Information supplied>
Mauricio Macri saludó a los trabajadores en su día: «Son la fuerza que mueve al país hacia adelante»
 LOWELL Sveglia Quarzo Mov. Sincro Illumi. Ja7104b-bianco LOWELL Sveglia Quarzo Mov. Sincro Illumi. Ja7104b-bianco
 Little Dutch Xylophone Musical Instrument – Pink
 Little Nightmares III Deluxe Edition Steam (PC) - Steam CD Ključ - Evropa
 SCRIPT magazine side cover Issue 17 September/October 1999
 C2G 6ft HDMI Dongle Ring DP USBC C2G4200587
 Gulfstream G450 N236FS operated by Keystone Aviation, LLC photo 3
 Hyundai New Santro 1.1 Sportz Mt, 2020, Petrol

Task brief>
The lines to return begin at the first line of the records and end at the line holding "SCRIPT magazine side"; please return them exactly, including both, and nothing beyond.

Exercise solution>
Mauricio Macri saludó a los trabajadores en su día: «Son la fuerza que mueve al país hacia adelante»
 LOWELL Sveglia Quarzo Mov. Sincro Illumi. Ja7104b-bianco LOWELL Sveglia Quarzo Mov. Sincro Illumi. Ja7104b-bianco
 Little Dutch Xylophone Musical Instrument – Pink
 Little Nightmares III Deluxe Edition Steam (PC) - Steam CD Ključ - Evropa
 SCRIPT magazine side cover Issue 17 September/October 1999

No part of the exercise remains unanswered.